SSH Certificate Authentication

discussion: SSH升级到证书登陆方案讨论

usage: SSH证书认证的使用方法

Introduction

There are two types of SSH Certificate:

  • Root certificate
  • Host certificate

Root certificate can only be used to issue a host certificate. Host certificate can be used for authentication on both server side and client side. But host certificate cannot issue a new certificate, it is the very difference from x509 certificate.

Root certificate is stored in cuihaoleo's loongson laptop. And knight42 have another backup.

issue a server certificate

copy the /etc/ssh/ssh_host_rsa_key.pub from target server. (salt is your frined)

Then, run ssh-keygen to issue a public key. For example:

ssh-keygen -s /path/to/ssh_ca -I blog -h -n blog.s.ustclug.org,blog.p.ustclug.org,10.254.0.15,202.141.176.98,202.141.160.98 ssh_host_rsa_key.pub

Then, copy the certificate file ssh_host_rsa_key-cert.pub back to target server.

At last, add the following line to /etc/ssh/sshd_config:

HostCertificate /etc/ssh/ssh_host_rsa_key-cert.pub

Certificate will take effect until ssh daemon restarted.

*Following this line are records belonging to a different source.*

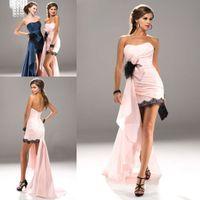 Reference Images Sweetheart Chiffon ZPD-211 Free Shipping!Pink peacock blue lace edge feather chiffon long semi formal prom dress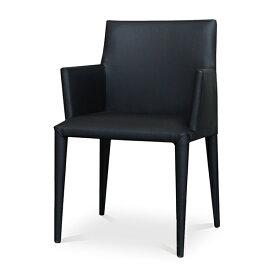 Comfy(コンフィー) Black Line PenII Chair (ペンII チェア) スチールレザーイス 肘付き 幅540×奥行540×高さ815mm 座面高さ450mm SK-Pen-A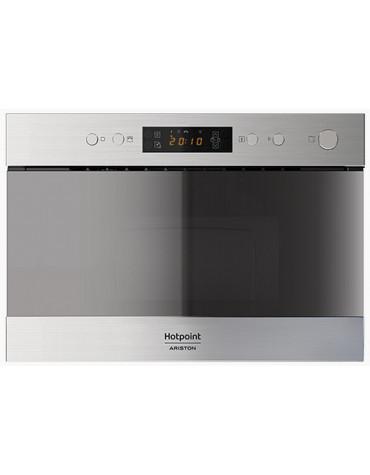 Micro-ondes encastrable 22l 750w inox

issue a client certificate

ssh-keygen -s /path/to/ssh_ca -I certificate_identity -n principals -O option -V validity_interval public_key_file

For example:

ssh-keygen -s /path/to/ssh_ca -I "Yifan Gao" -n yifan -V +365d yifan.pub

In general, certificate_identity is user full name, and principals is the LDAP user name. In addition, one user can own multiply principals in one certificate, like:

ssh-keygen -s /path/to/ssh_ca -I "Yifan Gao" -n yifan,root,liims -V +365d yifan.pub

It authorizes the certificate owner to login server with yifan, root and liims username.

tip: "liims" principal is used to login to library inquiring machine.